For density of water i used
D = 62.4lb/ft^3
g = 32.2 ft/s^2

$g(D = \frac{m}{V})$

$gDV = mg$

$gDV = F$

The Attempt at a Solution

i use limit from 0 to 6
$W = \int_{0}^{6} F dx$

$W = \int_{0}^{6} gDV dx$

$W = \int_{0}^{6} (32.2)(62.4)(\pi{6}^{2}{15}) dx$

$W = 20451979.29$

help check this pls

 

[Mark44]

Homework Statement

Homework Equations

$W = \int F dx$

For density of water i used
D = 62.4lb/ft^3
g = 32.2 ft/s^2

$g(D = \frac{m}{V})$

$gDV = mg$

$gDV = F$

The Attempt at a Solution

i use limit from 0 to 6
$W = \int_{0}^{6} F dx$

$W = \int_{0}^{6} gDV dx$

$W = \int_{0}^{6} (32.2)(62.4)(\pi{6}^{2}{15}) dx$

$W = 20451979.29$

help check this pls

This is incorrect. You are assuming that all of the water has to be lifted 15 feet, and this is not the case. Mentally divide the water into cylindrical slices, each of which is $\pi$*36*$\Delta y$ in volume.
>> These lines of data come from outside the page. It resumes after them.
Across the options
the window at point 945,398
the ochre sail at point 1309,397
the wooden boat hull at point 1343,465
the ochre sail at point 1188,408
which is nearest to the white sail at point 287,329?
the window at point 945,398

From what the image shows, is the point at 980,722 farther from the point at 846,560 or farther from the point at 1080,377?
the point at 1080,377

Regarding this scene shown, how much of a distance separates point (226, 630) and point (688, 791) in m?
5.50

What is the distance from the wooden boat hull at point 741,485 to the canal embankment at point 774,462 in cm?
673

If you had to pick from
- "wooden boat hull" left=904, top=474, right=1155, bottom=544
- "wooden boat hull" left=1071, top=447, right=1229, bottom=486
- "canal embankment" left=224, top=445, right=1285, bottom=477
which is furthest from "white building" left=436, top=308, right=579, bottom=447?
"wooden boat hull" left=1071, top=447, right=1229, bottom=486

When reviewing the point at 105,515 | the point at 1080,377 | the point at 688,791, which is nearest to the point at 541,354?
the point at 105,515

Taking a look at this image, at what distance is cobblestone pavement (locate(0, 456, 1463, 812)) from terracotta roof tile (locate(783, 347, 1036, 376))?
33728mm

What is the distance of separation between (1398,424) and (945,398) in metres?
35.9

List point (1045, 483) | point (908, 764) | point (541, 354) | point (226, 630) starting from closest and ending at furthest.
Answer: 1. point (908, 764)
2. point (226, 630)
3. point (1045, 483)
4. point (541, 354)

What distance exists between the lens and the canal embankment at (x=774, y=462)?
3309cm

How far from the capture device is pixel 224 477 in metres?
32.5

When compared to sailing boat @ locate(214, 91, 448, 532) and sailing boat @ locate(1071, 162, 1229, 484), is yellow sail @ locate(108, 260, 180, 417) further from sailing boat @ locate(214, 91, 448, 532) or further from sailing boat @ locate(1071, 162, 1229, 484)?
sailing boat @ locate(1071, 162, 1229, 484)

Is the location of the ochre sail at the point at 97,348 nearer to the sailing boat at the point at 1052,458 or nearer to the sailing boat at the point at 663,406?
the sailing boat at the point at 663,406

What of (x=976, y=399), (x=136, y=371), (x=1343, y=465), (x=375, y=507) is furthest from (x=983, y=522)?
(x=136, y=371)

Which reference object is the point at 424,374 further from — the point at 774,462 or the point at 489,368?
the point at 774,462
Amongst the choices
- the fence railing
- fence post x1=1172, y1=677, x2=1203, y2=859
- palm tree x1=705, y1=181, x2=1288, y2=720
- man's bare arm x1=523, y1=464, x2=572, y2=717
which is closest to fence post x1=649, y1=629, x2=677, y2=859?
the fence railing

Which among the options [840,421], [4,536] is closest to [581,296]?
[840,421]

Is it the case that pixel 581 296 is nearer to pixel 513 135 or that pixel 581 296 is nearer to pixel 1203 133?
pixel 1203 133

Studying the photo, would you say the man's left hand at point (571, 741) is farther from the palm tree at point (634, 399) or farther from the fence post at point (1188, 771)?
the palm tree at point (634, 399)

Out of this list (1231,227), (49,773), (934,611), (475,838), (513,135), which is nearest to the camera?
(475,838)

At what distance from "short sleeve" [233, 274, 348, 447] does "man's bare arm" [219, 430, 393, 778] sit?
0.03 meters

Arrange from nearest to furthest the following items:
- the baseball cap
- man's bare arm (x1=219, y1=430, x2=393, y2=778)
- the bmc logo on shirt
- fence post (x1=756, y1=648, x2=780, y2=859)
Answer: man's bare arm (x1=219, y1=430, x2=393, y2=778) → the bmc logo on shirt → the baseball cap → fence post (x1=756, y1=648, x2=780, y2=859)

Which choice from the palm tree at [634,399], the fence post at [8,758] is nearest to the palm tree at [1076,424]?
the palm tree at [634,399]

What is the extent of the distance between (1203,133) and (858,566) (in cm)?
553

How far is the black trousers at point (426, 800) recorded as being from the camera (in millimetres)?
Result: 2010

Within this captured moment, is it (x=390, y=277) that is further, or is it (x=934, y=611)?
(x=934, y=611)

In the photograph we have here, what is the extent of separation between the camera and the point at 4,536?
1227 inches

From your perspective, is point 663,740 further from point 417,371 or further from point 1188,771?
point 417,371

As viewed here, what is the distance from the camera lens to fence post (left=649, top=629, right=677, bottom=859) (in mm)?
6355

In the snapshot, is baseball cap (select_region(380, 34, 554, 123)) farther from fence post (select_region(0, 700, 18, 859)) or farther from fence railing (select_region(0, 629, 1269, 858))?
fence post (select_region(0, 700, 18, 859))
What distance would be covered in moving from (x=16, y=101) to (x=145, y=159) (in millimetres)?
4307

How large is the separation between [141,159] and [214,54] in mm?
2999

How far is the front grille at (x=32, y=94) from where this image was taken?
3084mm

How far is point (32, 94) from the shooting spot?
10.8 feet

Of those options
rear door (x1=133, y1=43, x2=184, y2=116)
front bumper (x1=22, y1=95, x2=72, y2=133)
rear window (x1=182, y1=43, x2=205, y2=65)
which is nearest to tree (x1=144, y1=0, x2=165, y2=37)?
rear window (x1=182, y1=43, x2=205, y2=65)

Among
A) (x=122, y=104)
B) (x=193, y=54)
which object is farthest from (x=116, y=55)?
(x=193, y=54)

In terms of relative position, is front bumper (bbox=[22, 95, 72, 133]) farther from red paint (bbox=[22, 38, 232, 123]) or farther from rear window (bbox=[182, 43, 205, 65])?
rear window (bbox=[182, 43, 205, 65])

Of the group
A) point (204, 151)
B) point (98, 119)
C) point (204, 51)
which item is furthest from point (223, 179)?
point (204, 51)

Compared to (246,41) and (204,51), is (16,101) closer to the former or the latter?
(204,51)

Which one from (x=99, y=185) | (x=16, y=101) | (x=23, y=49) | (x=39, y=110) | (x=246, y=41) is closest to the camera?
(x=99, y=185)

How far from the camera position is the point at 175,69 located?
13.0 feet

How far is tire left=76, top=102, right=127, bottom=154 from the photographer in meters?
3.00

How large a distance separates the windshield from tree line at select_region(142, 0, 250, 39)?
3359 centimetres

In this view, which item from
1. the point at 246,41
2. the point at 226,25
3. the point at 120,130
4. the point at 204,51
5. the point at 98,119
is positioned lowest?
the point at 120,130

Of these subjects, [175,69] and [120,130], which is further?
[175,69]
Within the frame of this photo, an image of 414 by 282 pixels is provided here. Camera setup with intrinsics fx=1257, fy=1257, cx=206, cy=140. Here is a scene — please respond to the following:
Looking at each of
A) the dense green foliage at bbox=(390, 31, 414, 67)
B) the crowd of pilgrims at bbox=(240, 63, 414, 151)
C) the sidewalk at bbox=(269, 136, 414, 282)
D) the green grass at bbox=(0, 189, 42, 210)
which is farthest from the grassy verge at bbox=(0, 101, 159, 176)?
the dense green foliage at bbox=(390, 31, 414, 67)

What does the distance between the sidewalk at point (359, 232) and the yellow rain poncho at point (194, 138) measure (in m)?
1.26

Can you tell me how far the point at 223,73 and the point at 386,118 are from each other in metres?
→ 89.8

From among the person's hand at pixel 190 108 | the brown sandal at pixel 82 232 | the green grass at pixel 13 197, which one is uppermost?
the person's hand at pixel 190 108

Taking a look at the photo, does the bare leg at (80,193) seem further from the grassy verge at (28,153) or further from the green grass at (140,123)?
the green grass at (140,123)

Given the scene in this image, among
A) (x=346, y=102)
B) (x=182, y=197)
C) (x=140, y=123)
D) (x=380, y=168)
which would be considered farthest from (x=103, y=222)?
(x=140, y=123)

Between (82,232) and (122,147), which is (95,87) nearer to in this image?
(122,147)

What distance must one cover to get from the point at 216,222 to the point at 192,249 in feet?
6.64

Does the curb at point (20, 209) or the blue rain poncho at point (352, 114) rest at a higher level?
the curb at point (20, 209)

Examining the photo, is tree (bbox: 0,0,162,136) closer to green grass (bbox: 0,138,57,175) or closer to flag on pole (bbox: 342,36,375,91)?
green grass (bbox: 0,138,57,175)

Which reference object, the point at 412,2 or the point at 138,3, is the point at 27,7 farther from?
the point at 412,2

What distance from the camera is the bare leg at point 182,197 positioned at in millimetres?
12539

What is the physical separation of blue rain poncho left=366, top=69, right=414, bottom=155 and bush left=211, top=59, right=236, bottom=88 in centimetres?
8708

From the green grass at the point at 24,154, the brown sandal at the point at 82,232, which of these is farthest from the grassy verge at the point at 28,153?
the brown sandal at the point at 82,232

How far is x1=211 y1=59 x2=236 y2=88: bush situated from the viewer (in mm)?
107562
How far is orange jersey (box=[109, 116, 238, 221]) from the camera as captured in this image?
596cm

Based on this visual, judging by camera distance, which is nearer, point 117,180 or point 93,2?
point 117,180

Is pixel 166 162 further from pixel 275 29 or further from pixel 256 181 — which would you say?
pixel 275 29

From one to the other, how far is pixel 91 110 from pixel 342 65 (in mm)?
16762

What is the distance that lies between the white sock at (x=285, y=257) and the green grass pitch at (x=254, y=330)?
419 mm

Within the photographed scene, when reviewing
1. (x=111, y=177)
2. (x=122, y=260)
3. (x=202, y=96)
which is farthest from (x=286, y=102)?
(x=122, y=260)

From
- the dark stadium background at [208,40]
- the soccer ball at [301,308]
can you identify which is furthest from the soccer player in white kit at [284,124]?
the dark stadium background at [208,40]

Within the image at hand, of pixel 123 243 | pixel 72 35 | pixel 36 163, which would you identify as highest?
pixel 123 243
From the volume, you can get to the weight of each slice, but the distance a slice of water has to be pumped depends on where the slice is in the tank. The layers (slices) at the top require almost no effort to pump out, since they don't need to be lifted very far. The ones at the bottom require a lot more work, since the have to be lifted much farther.

 

[DrunkEngineer]

found the answer thanks for the advice

slice of cylindrical element anywhere inside cylinder
$dV = 36{\pi}dy$

$dF = 32.2(62.4(\pi{36})dy)$

work done from this differential element to the top: then (distance = 15 - y)
$dW = 32.2(62.4(\pi{36})dy)(15-y)$

$W = \int_{0}^{15} dW$
etc.

$W = 25564974$lb-ft

$W = 793943$slugs-ft

 

[Mark44]

I didn't verify your numbers, but what you have looks to be set up correctly.